__PROBLEM TO SOLVE__
Render the material from the line that has "How far from the point" through the line that has "777 centimetres" as a JSON list of strings, one string per line, with blank lines skipped. Leave the pictures out of the list.

__DATASET ROWS__
....

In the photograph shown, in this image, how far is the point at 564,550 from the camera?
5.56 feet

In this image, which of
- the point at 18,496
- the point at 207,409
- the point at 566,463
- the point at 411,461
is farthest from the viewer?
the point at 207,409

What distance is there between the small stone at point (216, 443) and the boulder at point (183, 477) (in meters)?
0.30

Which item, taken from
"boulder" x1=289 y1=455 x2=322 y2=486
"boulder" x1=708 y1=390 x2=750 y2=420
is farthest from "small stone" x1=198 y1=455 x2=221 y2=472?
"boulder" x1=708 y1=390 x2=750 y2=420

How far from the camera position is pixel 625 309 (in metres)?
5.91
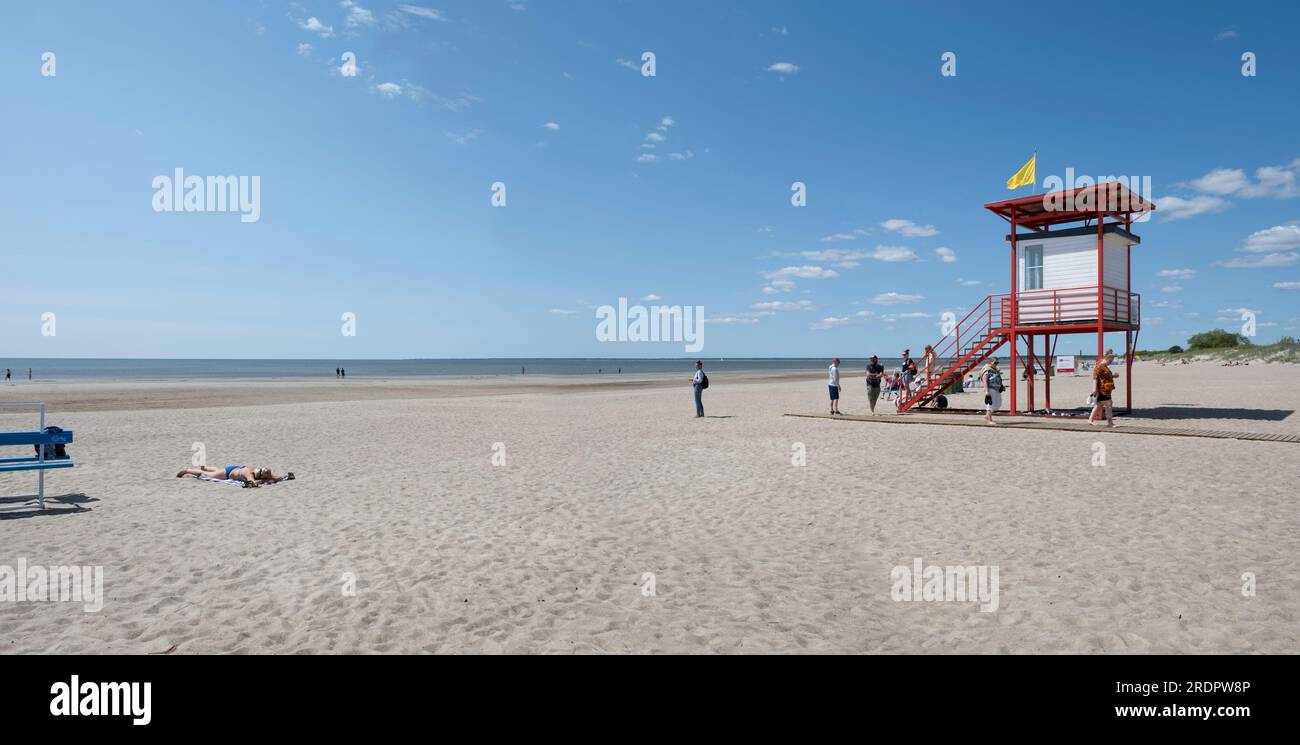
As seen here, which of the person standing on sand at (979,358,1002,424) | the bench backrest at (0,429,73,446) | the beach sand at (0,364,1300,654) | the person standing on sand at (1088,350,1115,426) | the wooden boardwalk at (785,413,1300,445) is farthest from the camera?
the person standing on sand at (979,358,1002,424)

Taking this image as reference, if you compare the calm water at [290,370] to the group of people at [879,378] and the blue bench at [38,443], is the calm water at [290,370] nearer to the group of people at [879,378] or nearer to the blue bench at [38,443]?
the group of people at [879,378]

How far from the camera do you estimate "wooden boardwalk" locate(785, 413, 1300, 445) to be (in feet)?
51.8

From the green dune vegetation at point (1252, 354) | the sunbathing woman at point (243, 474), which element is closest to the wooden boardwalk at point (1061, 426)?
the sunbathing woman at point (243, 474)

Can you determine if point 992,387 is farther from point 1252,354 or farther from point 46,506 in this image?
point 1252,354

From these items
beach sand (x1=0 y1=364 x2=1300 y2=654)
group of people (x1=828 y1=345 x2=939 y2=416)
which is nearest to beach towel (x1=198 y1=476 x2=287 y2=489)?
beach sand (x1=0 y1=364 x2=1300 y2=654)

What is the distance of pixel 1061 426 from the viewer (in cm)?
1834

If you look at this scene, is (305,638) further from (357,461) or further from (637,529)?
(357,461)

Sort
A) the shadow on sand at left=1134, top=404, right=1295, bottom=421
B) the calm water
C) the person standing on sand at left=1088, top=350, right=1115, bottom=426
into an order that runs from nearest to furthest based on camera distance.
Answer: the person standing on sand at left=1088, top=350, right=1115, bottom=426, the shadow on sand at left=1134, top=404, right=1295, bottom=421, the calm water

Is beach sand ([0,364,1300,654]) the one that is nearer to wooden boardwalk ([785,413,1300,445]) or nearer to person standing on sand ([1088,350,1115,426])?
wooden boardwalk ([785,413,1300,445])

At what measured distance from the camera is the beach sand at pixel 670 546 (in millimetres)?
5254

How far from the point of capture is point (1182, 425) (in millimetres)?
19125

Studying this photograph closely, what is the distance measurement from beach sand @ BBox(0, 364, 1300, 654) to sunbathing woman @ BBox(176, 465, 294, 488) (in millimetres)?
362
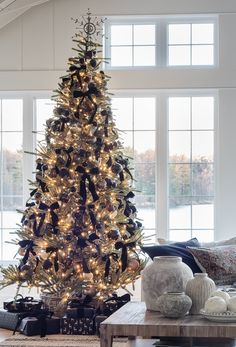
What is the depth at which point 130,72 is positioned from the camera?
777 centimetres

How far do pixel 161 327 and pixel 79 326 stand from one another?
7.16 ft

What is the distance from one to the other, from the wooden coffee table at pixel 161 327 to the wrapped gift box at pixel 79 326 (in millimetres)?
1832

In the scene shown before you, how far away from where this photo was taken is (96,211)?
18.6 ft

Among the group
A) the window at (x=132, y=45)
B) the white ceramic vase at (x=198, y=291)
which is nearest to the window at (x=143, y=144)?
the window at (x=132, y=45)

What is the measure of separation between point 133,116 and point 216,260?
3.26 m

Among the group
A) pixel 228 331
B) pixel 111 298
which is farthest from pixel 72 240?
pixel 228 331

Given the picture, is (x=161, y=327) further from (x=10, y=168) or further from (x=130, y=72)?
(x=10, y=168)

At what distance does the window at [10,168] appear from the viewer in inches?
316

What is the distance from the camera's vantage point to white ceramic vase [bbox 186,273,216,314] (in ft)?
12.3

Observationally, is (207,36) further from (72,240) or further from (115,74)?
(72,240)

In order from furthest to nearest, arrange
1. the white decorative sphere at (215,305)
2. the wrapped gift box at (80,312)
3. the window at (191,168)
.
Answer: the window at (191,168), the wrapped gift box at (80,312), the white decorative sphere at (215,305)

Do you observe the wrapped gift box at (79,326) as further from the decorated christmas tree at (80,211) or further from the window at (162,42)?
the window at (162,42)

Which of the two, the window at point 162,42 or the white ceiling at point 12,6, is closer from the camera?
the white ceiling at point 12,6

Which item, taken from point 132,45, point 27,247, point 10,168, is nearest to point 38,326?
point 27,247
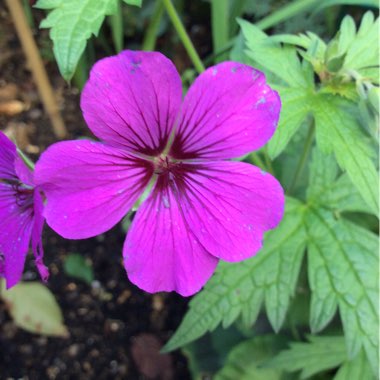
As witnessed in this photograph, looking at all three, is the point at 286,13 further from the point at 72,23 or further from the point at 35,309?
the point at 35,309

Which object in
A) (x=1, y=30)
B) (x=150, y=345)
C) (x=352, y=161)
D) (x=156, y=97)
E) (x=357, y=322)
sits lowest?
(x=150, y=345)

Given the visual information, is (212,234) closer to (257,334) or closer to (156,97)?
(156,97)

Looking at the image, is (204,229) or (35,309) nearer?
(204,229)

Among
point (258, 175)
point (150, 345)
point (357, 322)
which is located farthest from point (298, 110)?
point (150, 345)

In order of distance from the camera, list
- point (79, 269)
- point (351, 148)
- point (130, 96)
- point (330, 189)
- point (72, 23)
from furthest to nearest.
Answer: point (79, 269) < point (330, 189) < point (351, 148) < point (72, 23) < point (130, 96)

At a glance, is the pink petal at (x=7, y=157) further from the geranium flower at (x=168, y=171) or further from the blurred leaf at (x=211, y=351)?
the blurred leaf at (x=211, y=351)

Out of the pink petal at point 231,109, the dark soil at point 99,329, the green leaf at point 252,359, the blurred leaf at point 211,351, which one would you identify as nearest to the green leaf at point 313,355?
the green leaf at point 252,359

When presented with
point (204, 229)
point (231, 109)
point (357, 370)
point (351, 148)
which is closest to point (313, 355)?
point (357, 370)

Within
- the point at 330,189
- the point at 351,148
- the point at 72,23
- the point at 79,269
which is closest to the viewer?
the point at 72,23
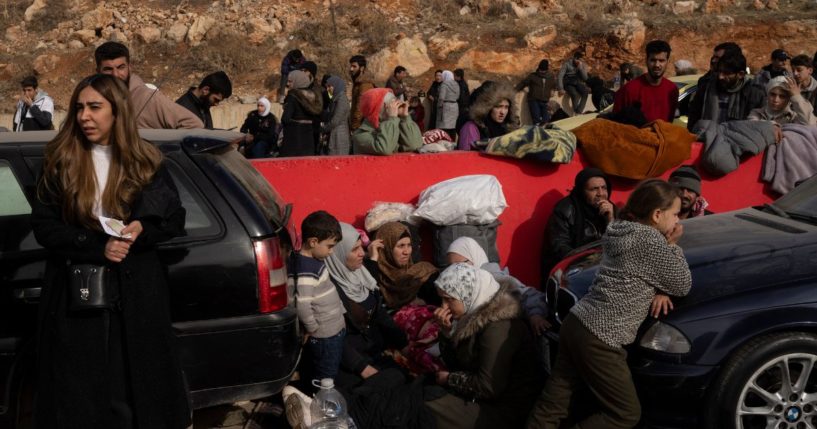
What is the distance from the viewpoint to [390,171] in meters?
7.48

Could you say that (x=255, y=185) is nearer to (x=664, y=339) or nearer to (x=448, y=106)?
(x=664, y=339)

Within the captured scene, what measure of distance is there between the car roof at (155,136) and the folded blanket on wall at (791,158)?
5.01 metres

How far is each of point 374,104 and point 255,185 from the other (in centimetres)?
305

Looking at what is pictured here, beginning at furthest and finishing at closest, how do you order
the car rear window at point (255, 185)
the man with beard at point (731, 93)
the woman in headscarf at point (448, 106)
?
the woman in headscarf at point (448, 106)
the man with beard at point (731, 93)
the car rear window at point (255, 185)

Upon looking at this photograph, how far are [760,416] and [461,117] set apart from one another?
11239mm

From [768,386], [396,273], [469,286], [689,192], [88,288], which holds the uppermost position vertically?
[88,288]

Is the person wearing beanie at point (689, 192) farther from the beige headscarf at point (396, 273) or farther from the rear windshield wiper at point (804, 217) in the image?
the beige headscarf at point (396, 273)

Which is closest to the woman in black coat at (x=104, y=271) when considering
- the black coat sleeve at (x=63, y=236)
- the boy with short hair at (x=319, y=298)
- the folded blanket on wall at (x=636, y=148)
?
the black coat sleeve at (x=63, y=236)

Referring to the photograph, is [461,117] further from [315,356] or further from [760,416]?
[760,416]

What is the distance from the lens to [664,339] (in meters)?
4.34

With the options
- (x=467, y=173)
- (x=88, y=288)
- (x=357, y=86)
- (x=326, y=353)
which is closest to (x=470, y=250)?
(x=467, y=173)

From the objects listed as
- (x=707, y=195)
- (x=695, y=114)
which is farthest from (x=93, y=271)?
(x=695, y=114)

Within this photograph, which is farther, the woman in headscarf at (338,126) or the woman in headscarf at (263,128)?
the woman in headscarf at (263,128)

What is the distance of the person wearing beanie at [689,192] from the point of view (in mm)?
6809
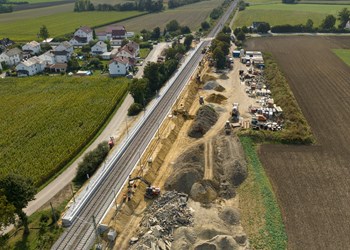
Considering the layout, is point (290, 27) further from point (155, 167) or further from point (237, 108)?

....

__ANSWER TO THIS EXERCISE__
[
  "How far from the point of capture is point (1182, 425) (in millimetres)?",
  "19125",
  "Studying this photograph closely, what is the distance measurement from beach sand @ BBox(0, 364, 1300, 654) to sunbathing woman @ BBox(176, 465, 294, 488) (in millimetres)?",
  "362",
  "What is the depth at which point 130,72 is positioned from the camera?",
  "777 centimetres"
]